The woman, who did not want to be named, added: "He was a lovely lad, he lived around here for years and went to Middleton Tech."

A steady stream of relatives and friends visited the house throughout the day to support the family.

Police and PCSOs also stood guard outside the house and patrolled the street.

Drummer Rigby, who joined the Army in 2006, had served in Helmand province, Afghanistan, where he was a member of the Fire Support Group in Patrol Base Woqab.

A life-long Manchester United fan, he had also stood outside the Royal Palaces as part of his battalion's public duties commitment.

Lieutenant Colonel Jim Taylor, Commanding Officer Second Fusiliers, said Drummer Rigby was a "real character".

He said: "Larger than life, he was at the heart of our Corps of Drums.

"An experienced and talented side drummer and machine gunner, he was a true warrior and served with distinction in Afghanistan, Germany and Cyprus.

"His ability, talent and personality made him a natural choice to work in the recruiting group. He will be sorely missed by everyone in the Second Fusiliers."

The Rt Revd Mark Davies, The Bishop of Middleton, said; "The nation has been shocked by Lee's death. But the greatest burden is carried by those he knew and loved. Our prayers and sympathies are with his family, friends and those he served with."

The serving soldier was hacked to death in daylight yesterday in front of horrified onlookers by two British men of Nigerian descent.

The pair, who were shot by police, were known to security services, and apparently shouted "Allah Akhbar" as they struck.

It is believed that the serving soldier was run over and then hacked to death, yards from a primary school.

In the immediate aftermath of the barbaric assault, video footage emerged of the men clutching bloodied weapons including a meat cleaver.

One chilling clip showed a man with heavily blood-stained hands claiming the killing was committed in the name of Allah and ranting about the Government.

While the killers were under armed guard in different London hospitals, it is understood police searched the former home of a man called Michael Adebolajo in Lincolnshire.

Following a meeting of the Cobra emergency response committee today, Prime Minister David Cameron said: "What happened yesterday in Woolwich has sickened us all. On our televisions last night and in our newspapers this morning, we have all seen images that are deeply shocking."

He said he could not comment on the now-confirmed reports that both attackers were known to security services.

"The point that the two suspects in this horrific attack were known to the security services has been widely reported. You would not expect me to comment on this when a criminal investigation is ongoing," he said.

The anti-terror investigation quickly spread beyond the capital, with Met officers travelling 150 miles to Lincolnshire to carry out searches.

Anti-terror police investigating the "barbaric" murder of a soldier in London have searched a property 150 miles away in Lincolnshire.

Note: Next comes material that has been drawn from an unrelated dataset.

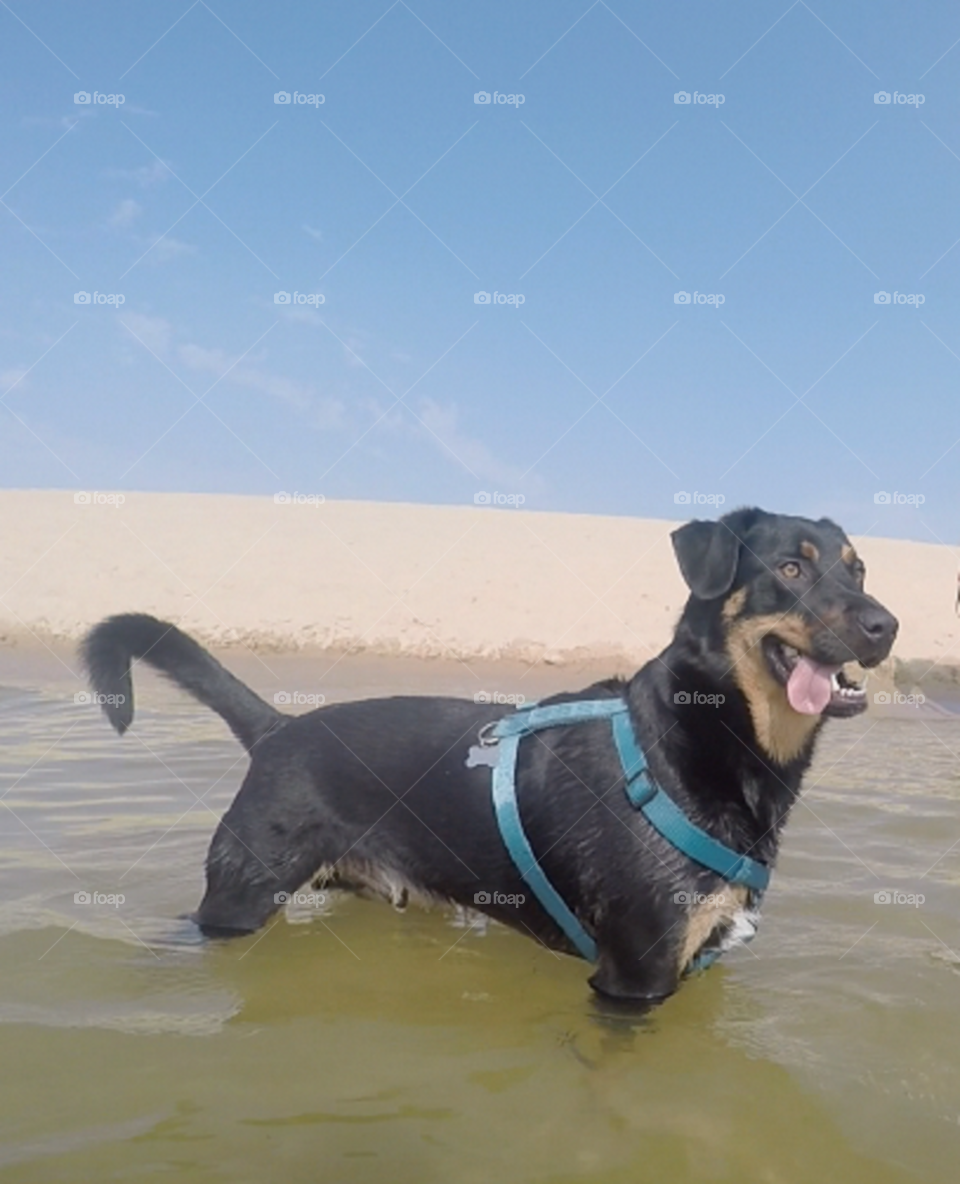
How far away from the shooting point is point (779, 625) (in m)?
3.78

Scotland Yard refused to comment, but Lincolnshire Police said: "We can confirm that the Metropolitan Police executed a search warrant under PACE (Police and Criminal Evidence Act) at an address in Lincolnshire. This is in connection with the ongoing investigation into the murder of a man in Woolwich. The Metropolitan Police are not prepared to discuss the matter further at this stage."

While the two self-confessed killers were under armed guard in different London hospitals, detectives swooped on an address in Saxilby.

Police also raided a flat on a housing estate in east Greenwich, south-east London, this morning, in a move thought to be linked to yesterday's incident.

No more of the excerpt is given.